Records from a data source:
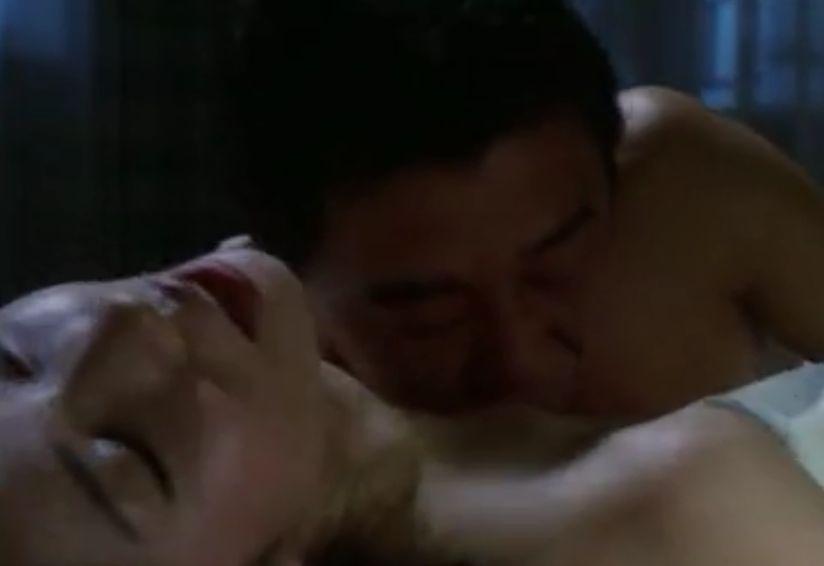 【結城しのぶ】初対面の男性に激しく抱かれて淫らになる濡れ場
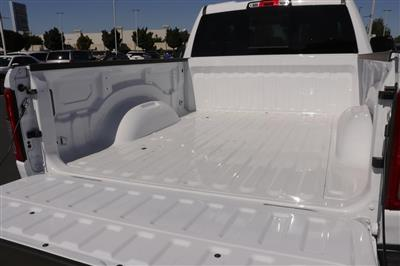 2020 Ram 1500 Quad Cab 4x4, Pickup #620844 - photo 13
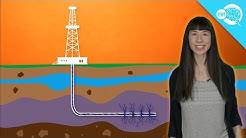 What Is Fracking?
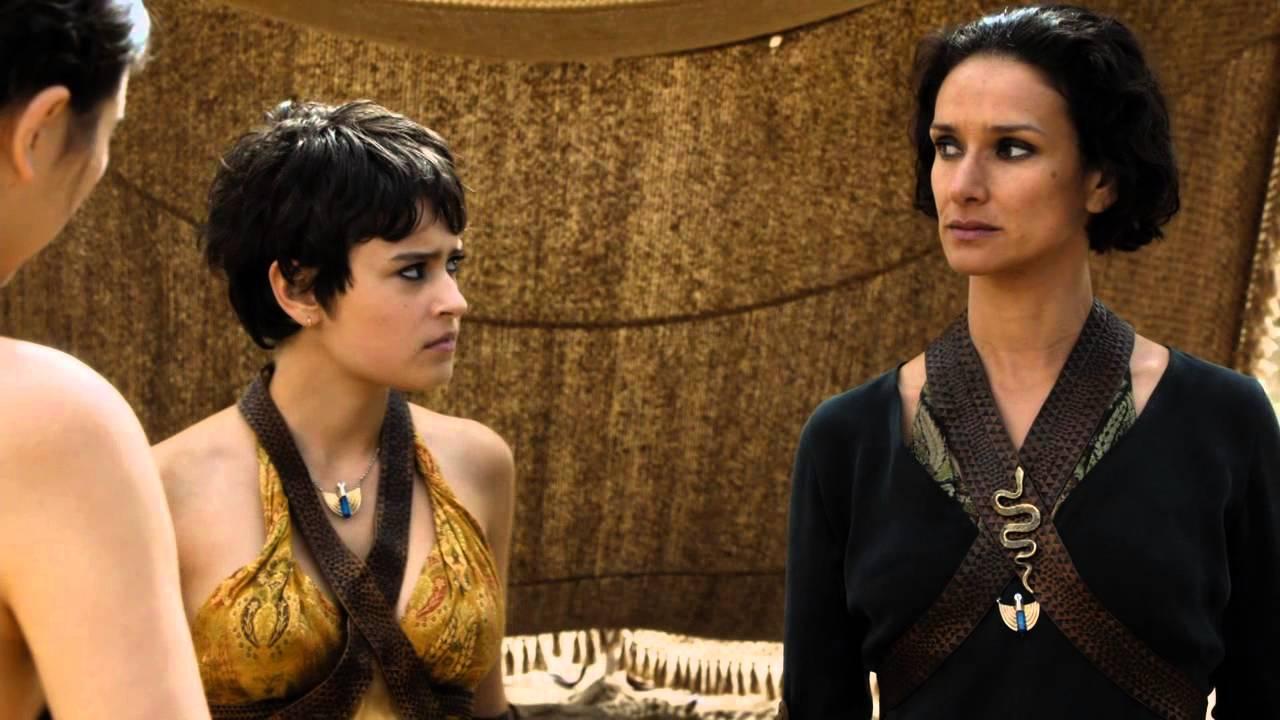 game of thrones season 5 episode 4 clip the sand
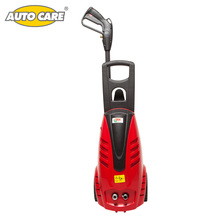 AutoCare 1305 psi Electric Pressure Car Washer 1800 w 90 bar with Power Hose Nozzle High Pressure Gun and Bult-in Soap Dispenser(China)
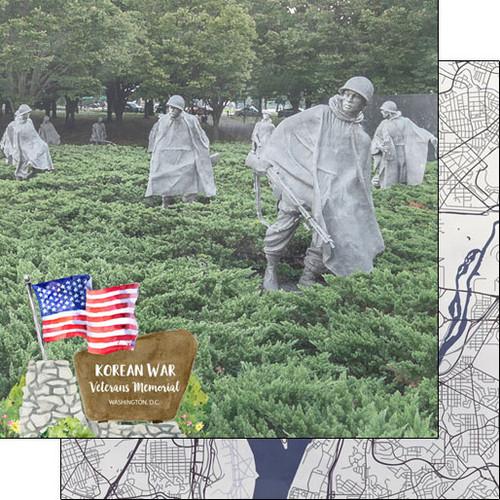 Scrapbook Customs 12x12 Travel Themed Paper: Washing DC - Korean War Veterans Memorial
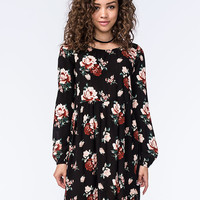 Chloe & Katie Floral Babydoll Dress Black Combo  In Sizes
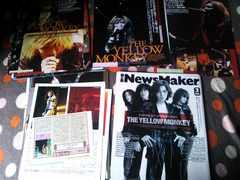 THE YELLOW MONKEY 1997〜2000 切り抜き 60ページ イエモン ポストカード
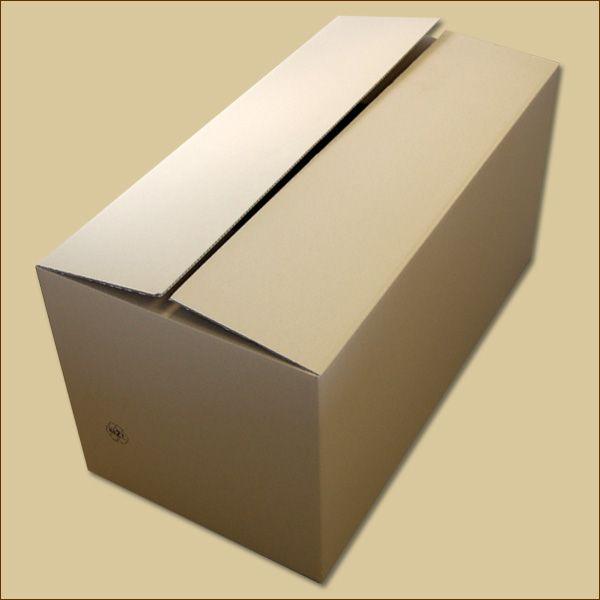 Faltkarton 1000 x 500 x 500 mm Versandkarton SONDERPREIS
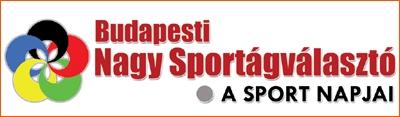 www-sportagvalaszto-hu_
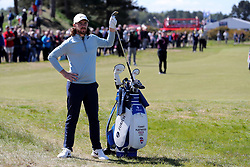 Tommy Fleetwood during day four of the Betfred British Masters at Hillside Golf Club, Southport.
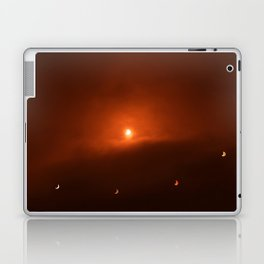 Solar Eclipse over Somerset, 2015 Laptop & iPad Skin
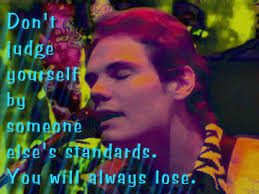Billy Corgan Quotes via Relatably.com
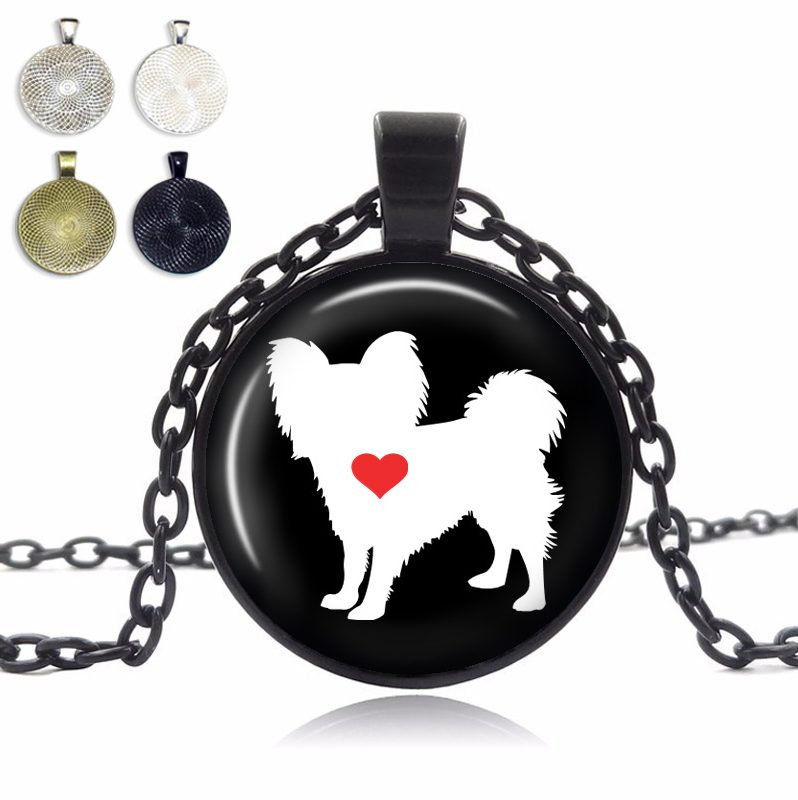 Papillon Love Glass Dome Necklace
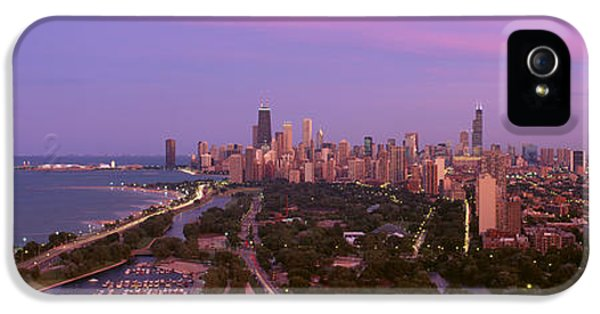 Chicago, Diversey Harbor Lincoln Park IPhone 5 / 5s Case by Panoramic Images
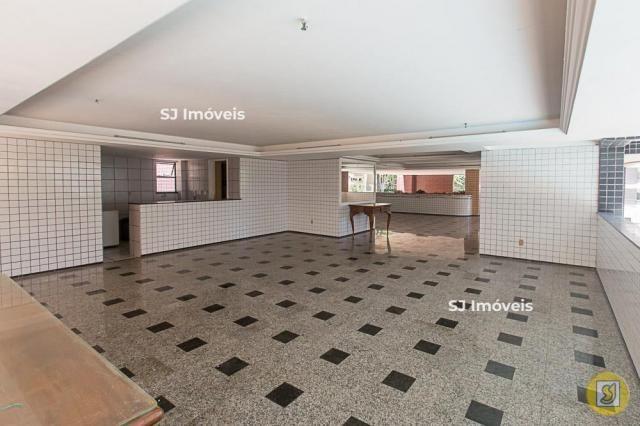 Apartamento para alugar com 4 dormitórios em Meireles, Fortaleza cod:31528 - Foto 3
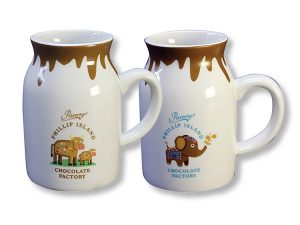 Milk Bottle Souvenir Mug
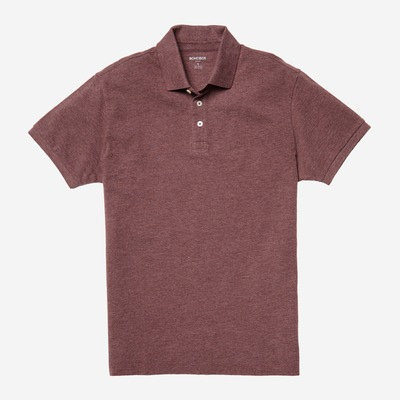 Don't let the blues get you down -- grab this heather brick polo instead, ehh?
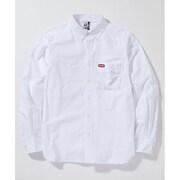 チャムスオックスシャツ CH02-1074 White Logo Lサイズ [アウトドア シャツ メンズ]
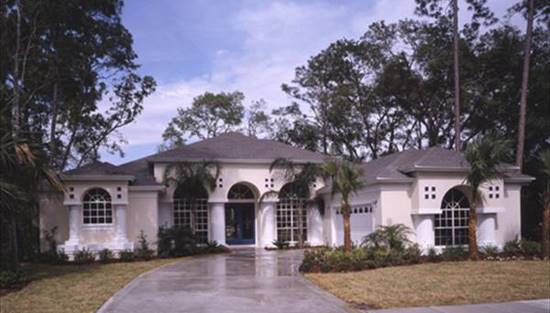 image of Captiva House Plan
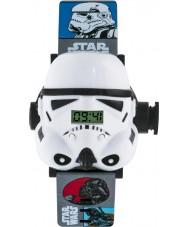 Star Wars STM3429 Jongens stormtrooper projectie horloge met veelkleurige plastic band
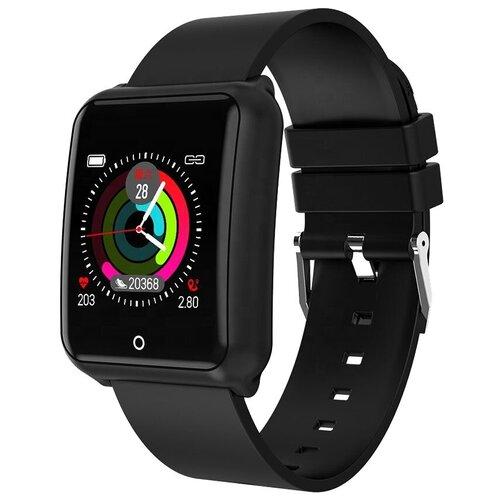 Умные часы GSMIN WP41, черный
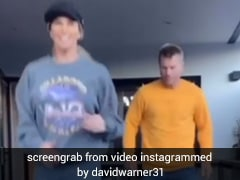"""""""The Feedback Is I Can't Dance"""": David Warner Takes Tips From Wife Candice To Impress Fans"""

■ WHAT NEEDS TO BE DONE ■
Could you restate every record above word for word, leaving the pictures out?

■ WORKED SOLUTION ■
 【結城しのぶ】初対面の男性に激しく抱かれて淫らになる濡れ場
 2020 Ram 1500 Quad Cab 4x4, Pickup #620844 - photo 13
 What Is Fracking?
 game of thrones season 5 episode 4 clip the sand
 AutoCare 1305 psi Electric Pressure Car Washer 1800 w 90 bar with Power Hose Nozzle High Pressure Gun and Bult-in Soap Dispenser(China)
 Scrapbook Customs 12x12 Travel Themed Paper: Washing DC - Korean War Veterans Memorial
 Chloe & Katie Floral Babydoll Dress Black Combo  In Sizes
 THE YELLOW MONKEY 1997〜2000 切り抜き 60ページ イエモン ポストカード
 Faltkarton 1000 x 500 x 500 mm Versandkarton SONDERPREIS
 www-sportagvalaszto-hu_
 Tommy Fleetwood during day four of the Betfred British Masters at Hillside Golf Club, Southport.
 Solar Eclipse over Somerset, 2015 Laptop & iPad Skin
Billy Corgan Quotes via Relatably.com
 Papillon Love Glass Dome Necklace
 Chicago, Diversey Harbor Lincoln Park IPhone 5 / 5s Case by Panoramic Images
 Apartamento para alugar com 4 dormitórios em Meireles, Fortaleza cod:31528 - Foto 3
 Milk Bottle Souvenir Mug
 Don't let the blues get you down -- grab this heather brick polo instead, ehh?
 チャムスオックスシャツ CH02-1074 White Logo Lサイズ [アウトドア シャツ メンズ]
 image of Captiva House Plan
 Star Wars STM3429 Jongens stormtrooper projectie horloge met veelkleurige plastic band
 Умные часы GSMIN WP41, черный
"""""""The Feedback Is I Can't Dance"""": David Warner Takes Tips From Wife Candice To Impress Fans"""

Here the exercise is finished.